▸ The request: Can you retype every record below word for word, without altering anything?

[Items listed in a dataset]
==============================

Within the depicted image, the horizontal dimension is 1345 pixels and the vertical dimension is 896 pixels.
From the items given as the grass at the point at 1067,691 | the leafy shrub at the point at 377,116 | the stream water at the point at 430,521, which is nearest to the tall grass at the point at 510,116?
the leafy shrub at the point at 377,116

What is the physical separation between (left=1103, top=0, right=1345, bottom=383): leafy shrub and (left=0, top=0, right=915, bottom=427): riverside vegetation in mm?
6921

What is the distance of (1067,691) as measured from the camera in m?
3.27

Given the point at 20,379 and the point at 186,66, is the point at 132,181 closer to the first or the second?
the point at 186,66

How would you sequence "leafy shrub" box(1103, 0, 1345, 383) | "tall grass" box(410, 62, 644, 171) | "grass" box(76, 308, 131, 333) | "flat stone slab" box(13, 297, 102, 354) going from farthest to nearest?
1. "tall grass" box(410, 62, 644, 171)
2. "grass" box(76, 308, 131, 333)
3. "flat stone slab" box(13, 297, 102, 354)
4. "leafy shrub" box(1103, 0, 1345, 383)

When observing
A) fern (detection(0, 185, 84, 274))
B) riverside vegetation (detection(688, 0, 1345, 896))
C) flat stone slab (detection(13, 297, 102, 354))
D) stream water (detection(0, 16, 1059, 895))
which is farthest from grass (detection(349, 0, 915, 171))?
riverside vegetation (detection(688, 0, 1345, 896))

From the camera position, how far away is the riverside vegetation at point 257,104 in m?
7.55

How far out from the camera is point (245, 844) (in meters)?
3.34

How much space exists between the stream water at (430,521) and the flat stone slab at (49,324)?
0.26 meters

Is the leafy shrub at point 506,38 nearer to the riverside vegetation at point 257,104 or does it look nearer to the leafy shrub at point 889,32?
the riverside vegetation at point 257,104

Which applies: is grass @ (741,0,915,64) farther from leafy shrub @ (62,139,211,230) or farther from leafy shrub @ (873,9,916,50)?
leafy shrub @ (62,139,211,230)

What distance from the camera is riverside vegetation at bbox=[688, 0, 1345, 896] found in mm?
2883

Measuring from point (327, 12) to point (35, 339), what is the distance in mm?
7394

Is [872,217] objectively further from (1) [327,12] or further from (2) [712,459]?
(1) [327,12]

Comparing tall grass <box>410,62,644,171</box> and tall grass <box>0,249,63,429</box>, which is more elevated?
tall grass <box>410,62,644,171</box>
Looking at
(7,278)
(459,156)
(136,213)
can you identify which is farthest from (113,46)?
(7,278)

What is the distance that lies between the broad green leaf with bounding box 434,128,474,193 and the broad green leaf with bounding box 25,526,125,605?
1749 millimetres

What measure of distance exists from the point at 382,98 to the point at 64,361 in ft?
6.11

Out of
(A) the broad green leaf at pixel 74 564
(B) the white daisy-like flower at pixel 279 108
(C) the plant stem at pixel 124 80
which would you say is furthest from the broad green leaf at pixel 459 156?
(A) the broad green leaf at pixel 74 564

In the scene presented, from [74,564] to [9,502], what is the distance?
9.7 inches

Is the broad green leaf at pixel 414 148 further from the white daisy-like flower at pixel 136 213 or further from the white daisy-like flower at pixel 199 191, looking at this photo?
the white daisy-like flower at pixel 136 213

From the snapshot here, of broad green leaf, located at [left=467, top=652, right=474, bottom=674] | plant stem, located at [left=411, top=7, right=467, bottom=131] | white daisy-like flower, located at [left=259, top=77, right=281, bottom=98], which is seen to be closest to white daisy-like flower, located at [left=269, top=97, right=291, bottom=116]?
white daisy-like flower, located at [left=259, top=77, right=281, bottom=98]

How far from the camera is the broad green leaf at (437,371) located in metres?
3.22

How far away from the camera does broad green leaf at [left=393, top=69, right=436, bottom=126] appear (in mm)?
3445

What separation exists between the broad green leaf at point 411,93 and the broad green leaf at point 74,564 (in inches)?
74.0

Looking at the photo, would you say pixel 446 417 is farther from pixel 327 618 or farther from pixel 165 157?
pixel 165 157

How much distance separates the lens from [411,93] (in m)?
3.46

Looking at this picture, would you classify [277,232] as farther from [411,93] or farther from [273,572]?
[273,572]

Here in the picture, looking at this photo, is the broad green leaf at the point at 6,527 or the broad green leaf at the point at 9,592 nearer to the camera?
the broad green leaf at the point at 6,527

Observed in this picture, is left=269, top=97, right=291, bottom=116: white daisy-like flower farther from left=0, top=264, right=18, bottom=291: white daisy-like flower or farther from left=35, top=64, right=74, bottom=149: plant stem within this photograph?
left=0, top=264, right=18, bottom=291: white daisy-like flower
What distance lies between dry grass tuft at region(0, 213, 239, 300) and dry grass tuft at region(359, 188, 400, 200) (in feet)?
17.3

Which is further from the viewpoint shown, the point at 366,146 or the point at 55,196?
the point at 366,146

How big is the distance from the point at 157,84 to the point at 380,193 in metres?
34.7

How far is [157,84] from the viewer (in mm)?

==============================

▸ Task response:
Within the depicted image, the horizontal dimension is 1345 pixels and the vertical dimension is 896 pixels.
From the items given as the grass at the point at 1067,691 | the leafy shrub at the point at 377,116 | the stream water at the point at 430,521, which is nearest to the tall grass at the point at 510,116?
the leafy shrub at the point at 377,116

What is the physical separation between (left=1103, top=0, right=1345, bottom=383): leafy shrub and (left=0, top=0, right=915, bottom=427): riverside vegetation in mm?
6921

What is the distance of (1067,691) as measured from the camera in m?
3.27

Given the point at 20,379 and the point at 186,66, is the point at 132,181 closer to the first or the second?
the point at 186,66

How would you sequence "leafy shrub" box(1103, 0, 1345, 383) | "tall grass" box(410, 62, 644, 171) | "grass" box(76, 308, 131, 333) | "flat stone slab" box(13, 297, 102, 354) going from farthest to nearest?
1. "tall grass" box(410, 62, 644, 171)
2. "grass" box(76, 308, 131, 333)
3. "flat stone slab" box(13, 297, 102, 354)
4. "leafy shrub" box(1103, 0, 1345, 383)

When observing
A) fern (detection(0, 185, 84, 274))
B) riverside vegetation (detection(688, 0, 1345, 896))
C) flat stone slab (detection(13, 297, 102, 354))
D) stream water (detection(0, 16, 1059, 895))
which is farthest from grass (detection(349, 0, 915, 171))?
riverside vegetation (detection(688, 0, 1345, 896))

From the camera position, how far away is the riverside vegetation at point 257,104 in m?
7.55

How far out from the camera is point (245, 844) (in meters)?
3.34

How much space exists between the stream water at (430,521) and the flat stone slab at (49,324)?
0.26 meters

Is the leafy shrub at point 506,38 nearer to the riverside vegetation at point 257,104 or does it look nearer to the leafy shrub at point 889,32?
the riverside vegetation at point 257,104

Which applies: is grass @ (741,0,915,64) farther from leafy shrub @ (62,139,211,230) or farther from leafy shrub @ (873,9,916,50)?
leafy shrub @ (62,139,211,230)

What distance from the camera is riverside vegetation at bbox=[688, 0, 1345, 896] found in mm?
2883

Measuring from point (327, 12) to point (35, 339), what is the distance in mm?
7394

Is [872,217] objectively further from (1) [327,12] or further from (2) [712,459]?
(1) [327,12]

Comparing tall grass <box>410,62,644,171</box> and tall grass <box>0,249,63,429</box>, which is more elevated?
tall grass <box>410,62,644,171</box>
Looking at
(7,278)
(459,156)
(136,213)
can you identify which is farthest from (113,46)?
(7,278)

What is the distance that lies between the broad green leaf with bounding box 434,128,474,193 and the broad green leaf with bounding box 25,526,125,605?
1749 millimetres

What measure of distance exists from the point at 382,98 to the point at 64,361 in ft?
6.11

Out of
(A) the broad green leaf at pixel 74 564
(B) the white daisy-like flower at pixel 279 108
(C) the plant stem at pixel 124 80
which would you say is furthest from the broad green leaf at pixel 459 156?
(A) the broad green leaf at pixel 74 564

In the scene presented, from [74,564] to [9,502], what is the distance?
9.7 inches

Is the broad green leaf at pixel 414 148 further from the white daisy-like flower at pixel 136 213 or further from the white daisy-like flower at pixel 199 191, looking at this photo?
the white daisy-like flower at pixel 136 213

From the snapshot here, of broad green leaf, located at [left=467, top=652, right=474, bottom=674] | plant stem, located at [left=411, top=7, right=467, bottom=131] | white daisy-like flower, located at [left=259, top=77, right=281, bottom=98], which is seen to be closest to white daisy-like flower, located at [left=269, top=97, right=291, bottom=116]?
white daisy-like flower, located at [left=259, top=77, right=281, bottom=98]

How far from the camera is the broad green leaf at (437,371) located in metres?
3.22

How far away from the camera does broad green leaf at [left=393, top=69, right=436, bottom=126] appear (in mm)?
3445

What separation exists between the broad green leaf at point 411,93 and the broad green leaf at point 74,564 (in inches)?
74.0

Looking at the photo, would you say pixel 446 417 is farther from pixel 327 618 or farther from pixel 165 157?
pixel 165 157

How much distance separates the lens from [411,93] (in m)?
3.46

Looking at this picture, would you classify [277,232] as farther from [411,93] or farther from [273,572]?
[273,572]

Here in the picture, looking at this photo, is the broad green leaf at the point at 6,527 or the broad green leaf at the point at 9,592 nearer to the camera?
the broad green leaf at the point at 6,527

Observed in this picture, is left=269, top=97, right=291, bottom=116: white daisy-like flower farther from left=0, top=264, right=18, bottom=291: white daisy-like flower or farther from left=35, top=64, right=74, bottom=149: plant stem within this photograph?
left=0, top=264, right=18, bottom=291: white daisy-like flower
What distance lies between dry grass tuft at region(0, 213, 239, 300) and dry grass tuft at region(359, 188, 400, 200) (in feet)?
17.3

Which is further from the viewpoint shown, the point at 366,146 or the point at 55,196?
the point at 366,146

How big is the distance from the point at 157,84 to the point at 380,193 in metres?
34.7

How far is [157,84] from the viewer (in mm)?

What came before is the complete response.